Maybe something like:
script.sr=sr-Cyrl:identity;sr-Latn:Serbian-Latin/BGN
where you specify a list of (languageTag:transliterator) separated by ';'
for one language?
The transliterator could be either "identity" (no transformation) or a
icu4j transliterator-ID.
As Dimitris said, Uros please feel free to ask if you need help!
Cheers
Andrea
2013/11/30 Dimitris Kontokostas <[email protected]>
>
>
>
> On Fri, Nov 29, 2013 at 5:02 PM, Andrea Di Menna <[email protected]>wrote:
>
>> Hello Uros,
>>
>> that's a really interesting problem :)
>> I am no expert either but probably the best approach would be to
>> "duplicate" triples when they are going to be written (e.g. in the
>> destinations package), instead of modifying the extractors.
>>
>
> I agree, I'd suggest we extend the UriPolicy [1] functionality to do
> string object transformations (now it only applies to URIs / IRIs)
> and use the configuration files to select the desired output [2].
> Uros, do you want to give it a shot?
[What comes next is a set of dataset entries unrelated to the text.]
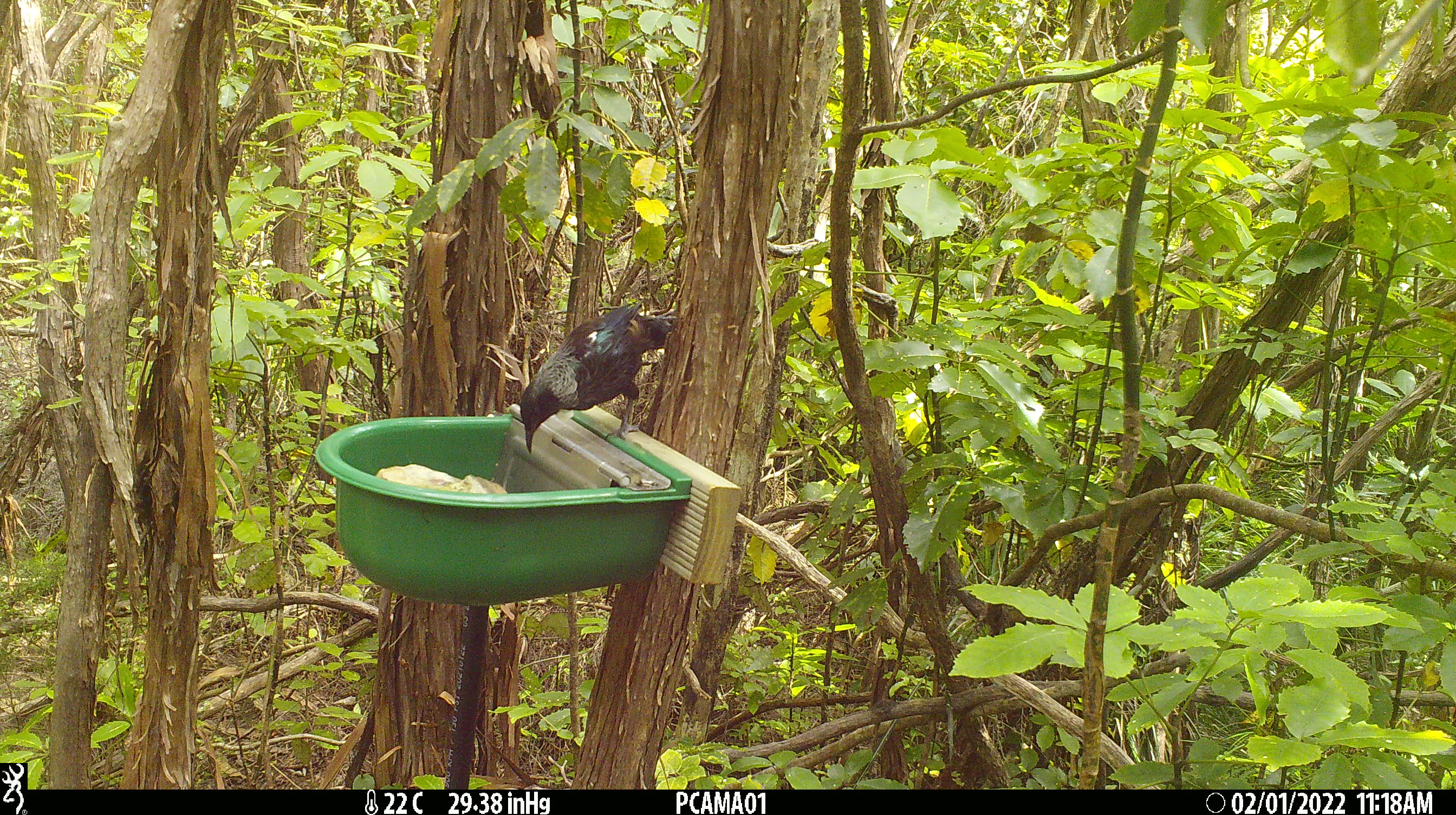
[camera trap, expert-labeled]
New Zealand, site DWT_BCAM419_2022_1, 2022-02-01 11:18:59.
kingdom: Animalia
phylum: Chordata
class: Aves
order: Passeriformes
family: Meliphagidae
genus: Prosthemadera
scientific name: Prosthemadera novaeseelandiae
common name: tui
You can always ask for help here ;)
>
> [1]
> https://github.com/dbpedia/extraction-framework/blob/master/core/src/main/scala/org/dbpedia/extraction/destinations/formatters/UriPolicy.scala
> [2]
> https://github.com/dbpedia/extraction-framework/blob/master/dump/extraction.default.properties#L130
>
>
>> For what regards which tools to use, it looks like icu4j Translitterator
>> suits your needs, e.g.
>>
>> Transliterator.getInstance("Serbian-Latin/BGN").transliterate("Малакор 5
>> (енгл. Malachor V) је измишљена планета у универзуму Ратова звезда.")
>>
>> results in
>>
>> Malakor 5 (engl. Malachor V) je izmišljena planeta u univerzumu Ratova
>> zvezda.
>>
>> What do you think?
>>
>> Cheers
>> Andrea
>>
>>
>> 2013/11/29 Uros Milosevic <[email protected]>
>>
>>> Hi all,
>>>
>>> As some of you may know, a Serbian version of DBpedia is currently in the
>>> works. Now, Serbian, unlike any other language in Europe, is digraphic in
>>> nature, officially supporting both (Serbian) Cyrillic and (Gaj's) Latin
>>> alphabet. This is absolutely fine for storing information in any modern
>>> knowledge base, but can often be a major obstacle for information
>>> retrieval.
>>>
>>> For instance, most Serbs rely on the Latin alphabet for
>>> communication/interaction on the Web. That means a large portion of the
>>> information is (and, often, expected to be) encoded in ISO 8859-2 (i.e.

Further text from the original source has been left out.